From current election rules, each voter owns one ballot and is free to choose from candidates. The problem of the 1 or 0 vote causes inconsistency to their willingness and their ballot numbers. For instance, in the election, there are 2 candidates, X and Y. Voter A prefers X more than Y by 1%, so he/she votes for X. Voter B prefers Y more than X by 100%, so he/she votes for Y. The result is that X and Y both get one vote which means the preferences of the voters are not well measured in the current electoral system.

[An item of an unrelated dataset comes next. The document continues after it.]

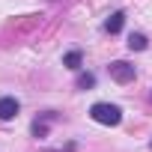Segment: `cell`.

In economics, there is a term called Reservation Price as a measurement of the highest that a customer is willing to buy for that cost. Applying the Reservation Price to the ballot, It can differ voter by their preferences and willingness to support the candidates. A possible action is to ask voters to pay a price to vote for particular ballots. To avoid the rich dominating the election, the fee or the purchasing price of the vote will come from each individual's payable tax. The voter will be asked to choose from voting 1 to 100 votes, whereas each vote carries a cost of 1% of tax payable. That means, if the voter strongly supports the candidate, he/she may choose to vote 100 ballots by paying 100% of tax payable in addition to the tax paid. This method distinguishes and weights the willingness and preferences of voters so that the result of the election can be more plausible.
Interesting idea however it presumes people are voting with good intentions eg for what they believe is in the national interest. It doesn't cover the problem of giving even more power to vested interests.
Thanks for your comment. I agree that a number of people are not voting for what they think is the best to the nation, and sometimes make irrational choice. Therefore, the idea of incurring cost on voting maybe a barrier or resistance to them, to encourage them to make a rational decision. When people have to pay for what they have, no more "take it for granted" so that I believe they will think before act.